Showdown maybe. They don't have a deadline or consequences for failing to act or requirement that they actually take steps which result in his being returned to the US.
The constitutional crisis has been underway since inaguration day, but the wheels of justice grind slowly so there is some delay between getting knocked off track and the inevitable trainwreck.
The showdown is the answer of the question "Will trump disobey the orders of the supreme court of the land?" If that answer is yes then we are in an interesting timeline
Looking at the Google Earth pictures, it looks like this isn't a prison but a death camp.
Maybe that's why they are fighting so hard to bring him back, because everyone would learn what they did.
Edit: if your didn't see the posts, search CECOT on Google maps. It also looks like there might be mass graves up north.
They sent them to jail, yet we don't know what they exactly did (all they told us they were in a vegetable gang), we don't know how long they supposed to be jailed and how would they finish serving their sentence. Most of those people aren't even from El Salvador, so where would they go after.
It looks like they are never meant to leave the place and the payment was one time, so it looks like he just outsourced the killing.
CECOT Prisoners are not intended to leave, ever, according to Bukele's justice minister. 156 violent people shoved into 100 square meter cells with no regard for gang affiliation. Steel bunks 3 levels high - no mats, no windows, just a toilet and wash basin shared among everyone in a cell. They're fed rice without utensils, and provided zero outdoor time or visitation.

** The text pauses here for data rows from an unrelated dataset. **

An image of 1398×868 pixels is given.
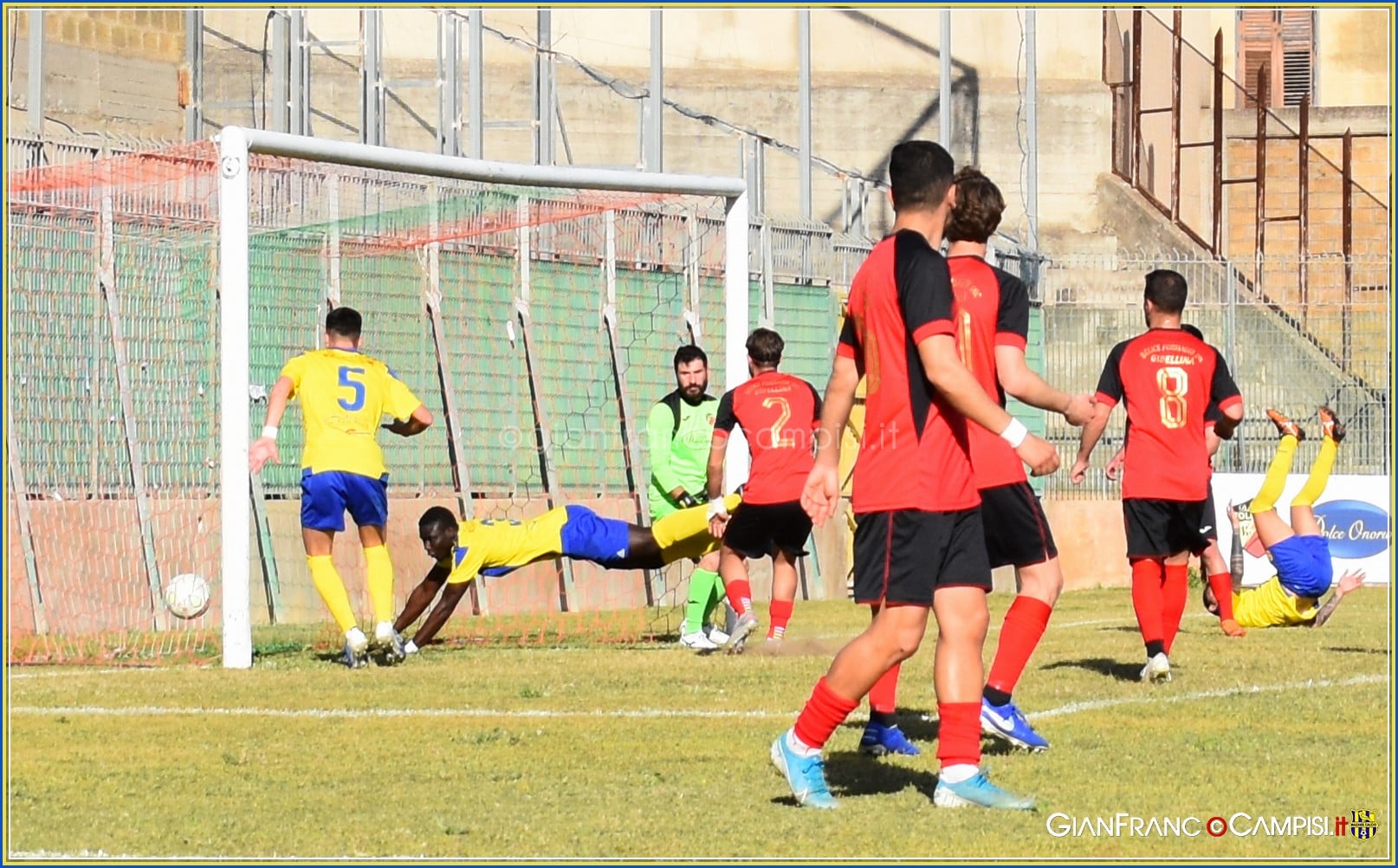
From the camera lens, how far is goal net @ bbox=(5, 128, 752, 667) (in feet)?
46.2

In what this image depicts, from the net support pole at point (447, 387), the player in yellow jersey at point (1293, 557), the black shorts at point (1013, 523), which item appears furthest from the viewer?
the net support pole at point (447, 387)

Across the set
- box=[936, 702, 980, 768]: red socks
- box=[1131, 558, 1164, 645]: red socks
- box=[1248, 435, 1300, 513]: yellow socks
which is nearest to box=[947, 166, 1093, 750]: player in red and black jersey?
box=[936, 702, 980, 768]: red socks

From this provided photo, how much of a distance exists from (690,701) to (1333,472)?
12.9 m

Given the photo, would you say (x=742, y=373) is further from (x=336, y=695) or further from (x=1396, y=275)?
(x=1396, y=275)

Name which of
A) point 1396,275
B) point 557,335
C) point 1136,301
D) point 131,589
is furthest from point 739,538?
point 1136,301

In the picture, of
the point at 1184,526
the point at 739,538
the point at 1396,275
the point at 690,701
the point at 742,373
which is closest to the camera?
the point at 690,701

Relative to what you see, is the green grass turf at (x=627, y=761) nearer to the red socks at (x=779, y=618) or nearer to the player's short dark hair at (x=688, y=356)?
the red socks at (x=779, y=618)

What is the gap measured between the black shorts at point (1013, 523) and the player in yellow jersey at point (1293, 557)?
18.1ft

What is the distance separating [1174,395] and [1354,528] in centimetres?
1014

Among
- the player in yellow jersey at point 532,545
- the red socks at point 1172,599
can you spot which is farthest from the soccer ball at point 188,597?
the red socks at point 1172,599

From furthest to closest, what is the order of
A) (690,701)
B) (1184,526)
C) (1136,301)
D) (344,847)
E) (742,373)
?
(1136,301)
(742,373)
(1184,526)
(690,701)
(344,847)

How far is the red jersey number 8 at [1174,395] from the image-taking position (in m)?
11.4

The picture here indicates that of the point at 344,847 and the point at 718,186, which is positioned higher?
the point at 718,186

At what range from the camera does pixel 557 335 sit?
18.9m
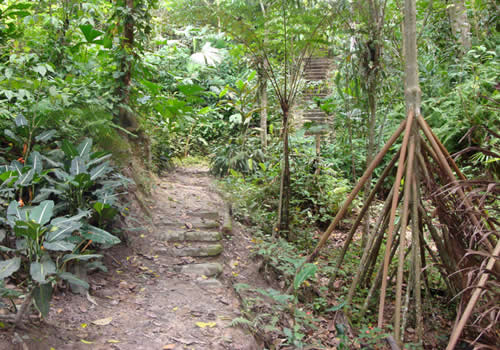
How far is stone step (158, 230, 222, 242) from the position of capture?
156 inches

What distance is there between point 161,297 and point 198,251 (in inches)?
35.7

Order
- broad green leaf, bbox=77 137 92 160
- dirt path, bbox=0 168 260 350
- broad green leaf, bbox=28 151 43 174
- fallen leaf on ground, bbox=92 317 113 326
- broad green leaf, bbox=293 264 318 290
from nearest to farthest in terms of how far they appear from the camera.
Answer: dirt path, bbox=0 168 260 350 < fallen leaf on ground, bbox=92 317 113 326 < broad green leaf, bbox=293 264 318 290 < broad green leaf, bbox=28 151 43 174 < broad green leaf, bbox=77 137 92 160

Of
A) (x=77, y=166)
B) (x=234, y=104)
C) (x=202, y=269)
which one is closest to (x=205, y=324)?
(x=202, y=269)

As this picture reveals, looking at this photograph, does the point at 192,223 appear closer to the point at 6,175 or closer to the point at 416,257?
the point at 6,175

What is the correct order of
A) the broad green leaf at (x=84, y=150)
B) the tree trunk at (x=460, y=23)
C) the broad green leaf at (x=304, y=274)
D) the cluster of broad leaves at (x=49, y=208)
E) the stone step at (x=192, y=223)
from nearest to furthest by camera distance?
the cluster of broad leaves at (x=49, y=208)
the broad green leaf at (x=304, y=274)
the broad green leaf at (x=84, y=150)
the stone step at (x=192, y=223)
the tree trunk at (x=460, y=23)

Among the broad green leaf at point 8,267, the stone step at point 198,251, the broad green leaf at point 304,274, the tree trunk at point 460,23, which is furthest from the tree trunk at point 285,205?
the tree trunk at point 460,23

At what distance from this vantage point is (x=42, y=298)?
194 centimetres

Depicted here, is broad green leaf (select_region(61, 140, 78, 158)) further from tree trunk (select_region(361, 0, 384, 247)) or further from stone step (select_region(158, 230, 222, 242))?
tree trunk (select_region(361, 0, 384, 247))

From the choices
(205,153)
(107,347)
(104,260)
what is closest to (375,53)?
(104,260)

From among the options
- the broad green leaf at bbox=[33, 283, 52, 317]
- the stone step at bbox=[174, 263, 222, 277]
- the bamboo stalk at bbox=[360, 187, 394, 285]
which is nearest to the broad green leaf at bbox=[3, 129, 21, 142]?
the broad green leaf at bbox=[33, 283, 52, 317]

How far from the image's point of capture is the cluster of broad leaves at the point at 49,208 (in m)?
2.04

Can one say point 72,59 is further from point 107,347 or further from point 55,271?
point 107,347

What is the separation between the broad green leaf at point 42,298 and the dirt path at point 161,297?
0.46 feet

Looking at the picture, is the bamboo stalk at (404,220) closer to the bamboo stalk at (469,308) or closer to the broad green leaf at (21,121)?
the bamboo stalk at (469,308)
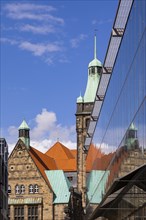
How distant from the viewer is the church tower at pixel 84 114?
93375 mm

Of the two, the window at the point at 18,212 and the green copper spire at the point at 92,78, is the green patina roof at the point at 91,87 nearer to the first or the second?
the green copper spire at the point at 92,78

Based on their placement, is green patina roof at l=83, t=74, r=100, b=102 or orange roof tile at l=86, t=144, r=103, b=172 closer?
orange roof tile at l=86, t=144, r=103, b=172

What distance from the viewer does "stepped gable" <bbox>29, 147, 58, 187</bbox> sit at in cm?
9096

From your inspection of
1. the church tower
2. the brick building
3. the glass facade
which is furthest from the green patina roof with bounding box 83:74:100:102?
the glass facade

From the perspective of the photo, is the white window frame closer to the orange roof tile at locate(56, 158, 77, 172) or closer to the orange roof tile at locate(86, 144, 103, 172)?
the orange roof tile at locate(56, 158, 77, 172)

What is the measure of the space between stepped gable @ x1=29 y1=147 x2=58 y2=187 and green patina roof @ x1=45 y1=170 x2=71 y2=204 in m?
1.19

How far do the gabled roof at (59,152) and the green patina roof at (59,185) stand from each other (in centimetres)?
1634

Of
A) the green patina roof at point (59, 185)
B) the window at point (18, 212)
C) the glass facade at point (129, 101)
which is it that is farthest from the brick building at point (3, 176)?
the glass facade at point (129, 101)

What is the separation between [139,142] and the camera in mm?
19094

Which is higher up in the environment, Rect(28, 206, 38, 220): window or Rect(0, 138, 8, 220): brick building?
Rect(0, 138, 8, 220): brick building

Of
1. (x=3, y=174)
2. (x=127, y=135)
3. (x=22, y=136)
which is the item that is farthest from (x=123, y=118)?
(x=22, y=136)

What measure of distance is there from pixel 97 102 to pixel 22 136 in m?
53.2

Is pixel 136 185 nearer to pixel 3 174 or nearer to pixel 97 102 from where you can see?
pixel 97 102

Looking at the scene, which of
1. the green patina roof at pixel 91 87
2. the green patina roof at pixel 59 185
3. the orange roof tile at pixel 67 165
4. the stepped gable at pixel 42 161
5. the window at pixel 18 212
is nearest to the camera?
the window at pixel 18 212
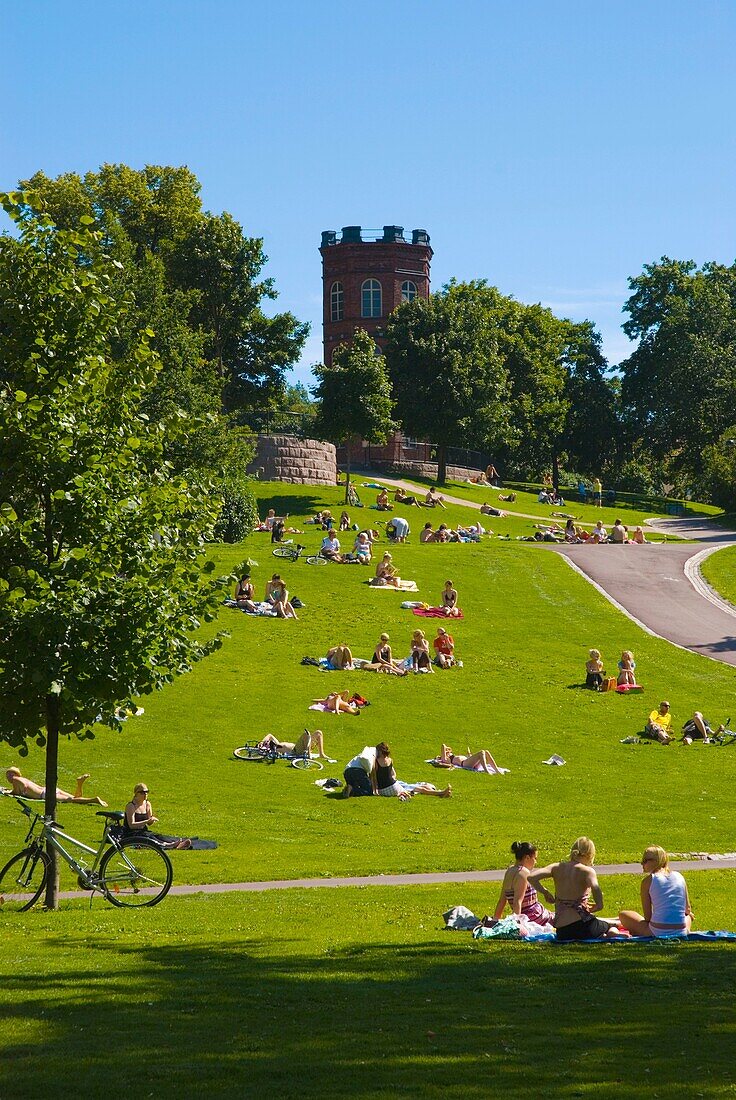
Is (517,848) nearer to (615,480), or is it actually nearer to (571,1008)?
(571,1008)

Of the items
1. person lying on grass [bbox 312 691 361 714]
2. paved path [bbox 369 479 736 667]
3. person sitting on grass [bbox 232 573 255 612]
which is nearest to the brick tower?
paved path [bbox 369 479 736 667]

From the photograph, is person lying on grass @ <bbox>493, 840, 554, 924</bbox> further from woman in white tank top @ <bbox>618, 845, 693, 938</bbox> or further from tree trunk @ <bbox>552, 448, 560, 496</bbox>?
tree trunk @ <bbox>552, 448, 560, 496</bbox>

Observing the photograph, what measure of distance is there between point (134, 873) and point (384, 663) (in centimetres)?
2023

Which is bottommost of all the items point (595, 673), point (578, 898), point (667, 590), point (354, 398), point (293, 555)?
point (595, 673)

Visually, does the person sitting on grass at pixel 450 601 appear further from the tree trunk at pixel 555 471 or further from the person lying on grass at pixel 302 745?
the tree trunk at pixel 555 471

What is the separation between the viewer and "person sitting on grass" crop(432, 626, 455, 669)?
37.7 m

Basically a steel and concrete pit built to make people wish they got the death penalty.
Puppy Killer Noem, and a network news journalist have managed to get permission to get into that prison with camera crews, but somehow the entire HitlerPig administration cant seem to reach anyone who can authorize this guy's release?
I'm guessing Roberts and Alito know the admin will ignore this court order and pushed Thomas to make it unanimous for the fight to keep the judiciary an actual branch of the government that is to follow
The ruling is also meaningless. They ruled the US has to "facilitate" his return, but does not have to "effectuate" his return. The admin will interpret this to mean that as long as El Salvador doesn't take active steps to send him back, the US doesn't have to do anything to try to make them.
That’s wild, usually he can be counted on to write something about how Thomas Jefferson actually wanted everyone to get in fatal plane crashes every day.
Honestly, knowing the brutality of prisons... he might be dead. In which case, not only is it a showdown between the executive and judicial branches. It would lead to actual chaos as the Right has to try to make the unjust death of a man sound noble in the name of politics and the the Left struggles to figure out what the hell you do to bring justice when no one wants to serve it.
The Trump administration had, in these cases, doubled down with an argument that was incredible in its breadth: not only can courts not order the government to undo erroneous removals, it argued — it could also do the same to U.S. citizens, evading judicial scrutiny so long as it all took place before a lawsuit was filed.
Importantly, they replaced the lower Court's order to "effectuate" his return with "facilitate" and defined "facilitate" as to remove any barriers to his return on the US side.
So the ruling is actually "Don't prevent the government from which he was fleeing and that is now holding him prisoner in a labor camp from flying him back to the US for asylum."
There is a reply by the user monstrosity
with a quote in which the Supreme Court clarified that it meant effectuate, and they're holding a status meeting this morning to see what progress is made.
Oh no you're reading this wrong. SCOTUS just gave them permission. They said they must "facilitate" and that the lower courts order to "effectuate" was likely an over step.
The payload here is that facilitating means they'll send an official request that El Salvador will officially deny and then tell everyone they did everything they were ordered to do.
Nope, news everywhere has been fucking this headline up. SCOTUS defined the government's duty as requesting his release politely and allowing him back in if El Salvador does release him. The previous ruling would have forced the state department to tell El Salvador they must do it, or else. This is a far lower standard and will not be enough to get him released because the leadership in El Salvador knows Trump doesn't want the guy to come back.
How Abrego Garcia wound up in the mix remains unclear. The Trump administration frustrated one district court’s attempts to determine what happened by invoking the state secrets privilege over basic questions about the operation; it’s only said that Abrego Garcia was wrongly removed because he was placed on an alternate manifest that failed to note the order barring his removal.
After attorneys sued on Abrego Garcia’s behalf, a district court judge in Maryland, the state in which he was detained, ordered the government to facilitate his return.